BEGIN TASK MATERIAL

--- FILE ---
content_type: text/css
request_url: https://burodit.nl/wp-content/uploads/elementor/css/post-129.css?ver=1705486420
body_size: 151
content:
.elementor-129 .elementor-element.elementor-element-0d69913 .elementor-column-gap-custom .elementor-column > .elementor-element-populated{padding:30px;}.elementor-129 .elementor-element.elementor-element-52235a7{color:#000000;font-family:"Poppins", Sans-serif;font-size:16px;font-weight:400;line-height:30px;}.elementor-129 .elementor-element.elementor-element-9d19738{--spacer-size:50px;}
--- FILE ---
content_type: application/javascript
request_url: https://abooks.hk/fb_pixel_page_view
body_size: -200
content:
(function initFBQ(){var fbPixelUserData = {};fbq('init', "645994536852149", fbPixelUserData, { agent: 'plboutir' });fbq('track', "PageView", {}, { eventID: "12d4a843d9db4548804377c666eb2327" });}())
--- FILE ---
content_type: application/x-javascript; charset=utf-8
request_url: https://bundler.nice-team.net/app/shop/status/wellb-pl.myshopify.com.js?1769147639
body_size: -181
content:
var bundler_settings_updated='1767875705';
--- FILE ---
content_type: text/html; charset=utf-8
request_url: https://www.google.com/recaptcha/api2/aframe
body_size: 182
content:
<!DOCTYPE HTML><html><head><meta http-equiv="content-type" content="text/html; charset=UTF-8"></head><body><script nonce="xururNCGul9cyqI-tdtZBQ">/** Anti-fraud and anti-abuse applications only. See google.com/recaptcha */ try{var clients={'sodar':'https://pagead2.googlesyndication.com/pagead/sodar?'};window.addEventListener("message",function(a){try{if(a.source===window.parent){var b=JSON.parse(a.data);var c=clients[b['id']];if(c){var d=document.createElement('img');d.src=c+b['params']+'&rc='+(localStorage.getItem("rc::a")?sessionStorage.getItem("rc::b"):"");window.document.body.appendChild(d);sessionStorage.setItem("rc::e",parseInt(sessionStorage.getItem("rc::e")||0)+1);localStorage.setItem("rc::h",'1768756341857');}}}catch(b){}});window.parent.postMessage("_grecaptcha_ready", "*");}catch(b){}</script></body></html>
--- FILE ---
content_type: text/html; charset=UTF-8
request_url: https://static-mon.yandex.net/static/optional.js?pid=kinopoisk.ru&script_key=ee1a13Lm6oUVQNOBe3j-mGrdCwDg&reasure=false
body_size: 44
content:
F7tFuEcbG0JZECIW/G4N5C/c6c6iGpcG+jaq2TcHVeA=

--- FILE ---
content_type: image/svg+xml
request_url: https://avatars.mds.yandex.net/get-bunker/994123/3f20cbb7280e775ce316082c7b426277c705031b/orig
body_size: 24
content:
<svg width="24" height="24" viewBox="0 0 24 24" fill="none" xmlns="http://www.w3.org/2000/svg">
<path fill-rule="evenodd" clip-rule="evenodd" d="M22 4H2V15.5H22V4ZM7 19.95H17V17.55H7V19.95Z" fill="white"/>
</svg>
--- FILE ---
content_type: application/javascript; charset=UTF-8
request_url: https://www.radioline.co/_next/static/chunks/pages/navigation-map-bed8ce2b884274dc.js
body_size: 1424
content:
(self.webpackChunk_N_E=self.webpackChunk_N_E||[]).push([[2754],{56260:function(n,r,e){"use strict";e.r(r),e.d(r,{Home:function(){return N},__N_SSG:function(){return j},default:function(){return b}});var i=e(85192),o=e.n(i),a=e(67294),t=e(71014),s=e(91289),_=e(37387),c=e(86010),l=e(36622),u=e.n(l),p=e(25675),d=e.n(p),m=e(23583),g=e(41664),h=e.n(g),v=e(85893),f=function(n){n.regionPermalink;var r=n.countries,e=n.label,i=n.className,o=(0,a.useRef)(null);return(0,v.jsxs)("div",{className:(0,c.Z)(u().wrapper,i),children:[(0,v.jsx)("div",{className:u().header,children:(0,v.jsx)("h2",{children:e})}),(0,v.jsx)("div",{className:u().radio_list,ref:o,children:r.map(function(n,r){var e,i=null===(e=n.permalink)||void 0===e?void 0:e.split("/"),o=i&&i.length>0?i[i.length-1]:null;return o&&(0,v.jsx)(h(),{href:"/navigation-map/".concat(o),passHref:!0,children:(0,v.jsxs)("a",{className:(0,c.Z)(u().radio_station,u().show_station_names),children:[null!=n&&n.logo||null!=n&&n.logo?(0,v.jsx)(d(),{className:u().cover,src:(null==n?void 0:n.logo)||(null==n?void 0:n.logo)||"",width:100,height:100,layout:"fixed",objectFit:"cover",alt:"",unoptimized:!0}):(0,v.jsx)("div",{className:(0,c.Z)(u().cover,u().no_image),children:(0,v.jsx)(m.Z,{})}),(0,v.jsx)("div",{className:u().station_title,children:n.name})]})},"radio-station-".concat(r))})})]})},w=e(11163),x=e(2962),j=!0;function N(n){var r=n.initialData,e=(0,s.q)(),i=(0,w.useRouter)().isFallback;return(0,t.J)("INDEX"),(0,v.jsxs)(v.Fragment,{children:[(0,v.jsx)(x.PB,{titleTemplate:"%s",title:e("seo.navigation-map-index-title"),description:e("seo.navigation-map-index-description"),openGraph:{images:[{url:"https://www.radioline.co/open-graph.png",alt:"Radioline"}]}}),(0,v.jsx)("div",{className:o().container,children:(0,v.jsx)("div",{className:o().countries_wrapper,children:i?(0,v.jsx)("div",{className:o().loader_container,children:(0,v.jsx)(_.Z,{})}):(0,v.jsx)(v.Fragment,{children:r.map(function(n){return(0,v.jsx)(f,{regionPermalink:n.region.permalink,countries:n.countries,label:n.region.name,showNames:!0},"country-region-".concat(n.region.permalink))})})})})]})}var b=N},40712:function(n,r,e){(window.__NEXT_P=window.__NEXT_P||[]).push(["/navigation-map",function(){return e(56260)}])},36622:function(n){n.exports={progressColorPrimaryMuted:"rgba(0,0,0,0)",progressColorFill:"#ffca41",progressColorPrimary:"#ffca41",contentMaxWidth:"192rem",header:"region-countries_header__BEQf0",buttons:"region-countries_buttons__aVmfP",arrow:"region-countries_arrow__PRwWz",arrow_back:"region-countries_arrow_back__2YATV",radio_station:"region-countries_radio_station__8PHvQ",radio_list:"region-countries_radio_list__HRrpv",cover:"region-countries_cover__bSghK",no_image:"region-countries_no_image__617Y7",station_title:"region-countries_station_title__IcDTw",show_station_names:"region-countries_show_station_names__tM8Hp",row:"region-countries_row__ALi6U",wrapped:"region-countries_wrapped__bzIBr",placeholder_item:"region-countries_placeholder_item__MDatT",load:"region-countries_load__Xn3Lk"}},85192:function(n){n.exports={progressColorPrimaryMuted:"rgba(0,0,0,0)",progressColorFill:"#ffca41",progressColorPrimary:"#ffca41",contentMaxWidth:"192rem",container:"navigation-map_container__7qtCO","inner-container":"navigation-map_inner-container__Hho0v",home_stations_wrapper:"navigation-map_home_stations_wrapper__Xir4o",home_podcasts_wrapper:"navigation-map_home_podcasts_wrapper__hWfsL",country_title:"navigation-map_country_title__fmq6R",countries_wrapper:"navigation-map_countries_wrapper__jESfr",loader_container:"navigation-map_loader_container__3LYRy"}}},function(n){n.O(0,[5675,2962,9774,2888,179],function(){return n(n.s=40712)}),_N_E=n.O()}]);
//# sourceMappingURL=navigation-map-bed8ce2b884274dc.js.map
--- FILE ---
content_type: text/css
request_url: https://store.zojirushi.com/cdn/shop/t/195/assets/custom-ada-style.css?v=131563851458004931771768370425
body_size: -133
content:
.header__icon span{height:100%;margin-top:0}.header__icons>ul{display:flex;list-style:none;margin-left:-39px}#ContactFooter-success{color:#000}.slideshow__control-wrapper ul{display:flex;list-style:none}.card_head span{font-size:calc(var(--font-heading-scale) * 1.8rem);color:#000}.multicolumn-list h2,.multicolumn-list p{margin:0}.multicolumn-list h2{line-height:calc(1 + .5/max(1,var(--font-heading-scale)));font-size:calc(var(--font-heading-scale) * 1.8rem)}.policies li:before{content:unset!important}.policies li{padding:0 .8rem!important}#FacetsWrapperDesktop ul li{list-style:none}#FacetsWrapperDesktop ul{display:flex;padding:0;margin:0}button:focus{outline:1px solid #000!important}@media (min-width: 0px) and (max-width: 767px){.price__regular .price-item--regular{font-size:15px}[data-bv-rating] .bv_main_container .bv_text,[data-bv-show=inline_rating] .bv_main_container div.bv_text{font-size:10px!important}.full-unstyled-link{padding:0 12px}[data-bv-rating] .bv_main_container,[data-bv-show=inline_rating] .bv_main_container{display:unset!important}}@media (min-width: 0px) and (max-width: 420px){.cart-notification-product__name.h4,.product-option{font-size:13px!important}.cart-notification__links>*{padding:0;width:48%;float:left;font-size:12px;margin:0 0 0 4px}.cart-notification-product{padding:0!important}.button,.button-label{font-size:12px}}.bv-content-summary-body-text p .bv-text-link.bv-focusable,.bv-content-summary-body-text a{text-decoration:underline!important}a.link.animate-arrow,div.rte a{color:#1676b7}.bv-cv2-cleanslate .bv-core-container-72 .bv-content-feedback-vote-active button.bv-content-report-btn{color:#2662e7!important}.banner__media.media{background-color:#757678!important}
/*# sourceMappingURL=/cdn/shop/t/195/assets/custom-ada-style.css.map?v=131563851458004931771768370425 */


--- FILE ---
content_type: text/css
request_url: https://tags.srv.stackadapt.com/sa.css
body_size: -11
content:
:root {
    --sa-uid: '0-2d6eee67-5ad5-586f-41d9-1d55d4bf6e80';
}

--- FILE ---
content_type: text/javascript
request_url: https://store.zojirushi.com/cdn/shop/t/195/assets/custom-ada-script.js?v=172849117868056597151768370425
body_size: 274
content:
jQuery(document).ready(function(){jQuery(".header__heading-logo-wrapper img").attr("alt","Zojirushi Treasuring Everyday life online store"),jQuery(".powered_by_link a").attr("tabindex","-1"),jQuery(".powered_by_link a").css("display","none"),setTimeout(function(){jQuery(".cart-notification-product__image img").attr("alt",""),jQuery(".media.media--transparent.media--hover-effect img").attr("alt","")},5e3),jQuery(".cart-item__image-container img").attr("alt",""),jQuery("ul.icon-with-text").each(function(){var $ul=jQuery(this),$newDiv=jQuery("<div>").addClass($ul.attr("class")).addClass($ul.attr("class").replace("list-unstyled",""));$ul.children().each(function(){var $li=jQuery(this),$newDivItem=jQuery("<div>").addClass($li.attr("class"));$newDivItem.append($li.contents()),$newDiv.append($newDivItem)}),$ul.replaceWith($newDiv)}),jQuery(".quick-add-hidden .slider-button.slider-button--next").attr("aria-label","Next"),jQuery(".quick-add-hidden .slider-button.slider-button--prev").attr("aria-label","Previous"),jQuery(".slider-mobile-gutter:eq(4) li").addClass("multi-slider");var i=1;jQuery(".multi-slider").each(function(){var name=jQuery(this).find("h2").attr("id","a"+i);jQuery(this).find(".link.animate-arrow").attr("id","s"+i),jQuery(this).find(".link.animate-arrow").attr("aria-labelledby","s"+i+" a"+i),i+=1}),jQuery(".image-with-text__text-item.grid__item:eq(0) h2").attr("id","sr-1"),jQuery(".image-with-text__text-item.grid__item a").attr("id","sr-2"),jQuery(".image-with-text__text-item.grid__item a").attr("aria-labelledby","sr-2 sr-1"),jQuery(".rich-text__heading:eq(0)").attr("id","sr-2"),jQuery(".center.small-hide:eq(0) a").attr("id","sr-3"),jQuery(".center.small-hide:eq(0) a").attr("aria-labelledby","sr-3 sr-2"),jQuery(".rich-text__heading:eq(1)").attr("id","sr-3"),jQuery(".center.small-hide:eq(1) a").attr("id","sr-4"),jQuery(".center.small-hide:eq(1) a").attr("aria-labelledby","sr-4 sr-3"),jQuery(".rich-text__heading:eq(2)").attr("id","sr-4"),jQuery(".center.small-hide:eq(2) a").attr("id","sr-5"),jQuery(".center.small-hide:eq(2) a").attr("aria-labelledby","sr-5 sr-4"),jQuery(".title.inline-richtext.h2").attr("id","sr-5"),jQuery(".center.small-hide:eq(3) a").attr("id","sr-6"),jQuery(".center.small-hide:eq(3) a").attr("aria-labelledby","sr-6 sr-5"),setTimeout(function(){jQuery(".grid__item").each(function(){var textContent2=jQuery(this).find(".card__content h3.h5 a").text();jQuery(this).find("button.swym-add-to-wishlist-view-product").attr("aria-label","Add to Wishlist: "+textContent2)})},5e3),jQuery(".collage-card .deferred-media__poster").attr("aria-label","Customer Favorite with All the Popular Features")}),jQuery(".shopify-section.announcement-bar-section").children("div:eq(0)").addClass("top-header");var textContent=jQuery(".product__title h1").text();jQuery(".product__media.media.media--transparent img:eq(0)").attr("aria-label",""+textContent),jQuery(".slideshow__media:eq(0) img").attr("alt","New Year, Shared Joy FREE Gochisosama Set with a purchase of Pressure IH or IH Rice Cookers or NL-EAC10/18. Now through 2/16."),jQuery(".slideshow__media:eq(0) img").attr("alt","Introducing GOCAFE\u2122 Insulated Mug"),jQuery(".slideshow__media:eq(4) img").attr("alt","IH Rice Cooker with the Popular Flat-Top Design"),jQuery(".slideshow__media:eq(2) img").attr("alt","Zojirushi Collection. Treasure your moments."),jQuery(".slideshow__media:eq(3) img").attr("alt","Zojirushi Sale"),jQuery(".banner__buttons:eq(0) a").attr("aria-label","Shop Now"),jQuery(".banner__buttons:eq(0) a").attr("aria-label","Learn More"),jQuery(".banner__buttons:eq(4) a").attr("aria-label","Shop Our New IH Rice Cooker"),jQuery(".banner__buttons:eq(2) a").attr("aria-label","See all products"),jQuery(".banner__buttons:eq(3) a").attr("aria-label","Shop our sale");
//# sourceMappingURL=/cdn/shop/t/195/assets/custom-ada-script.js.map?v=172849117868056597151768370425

END TASK MATERIAL

WORK TO BE COMPLETED: Lines with the string "html" in the data above: say how many there are, giving the number alone.

ANSWER SPACE: 3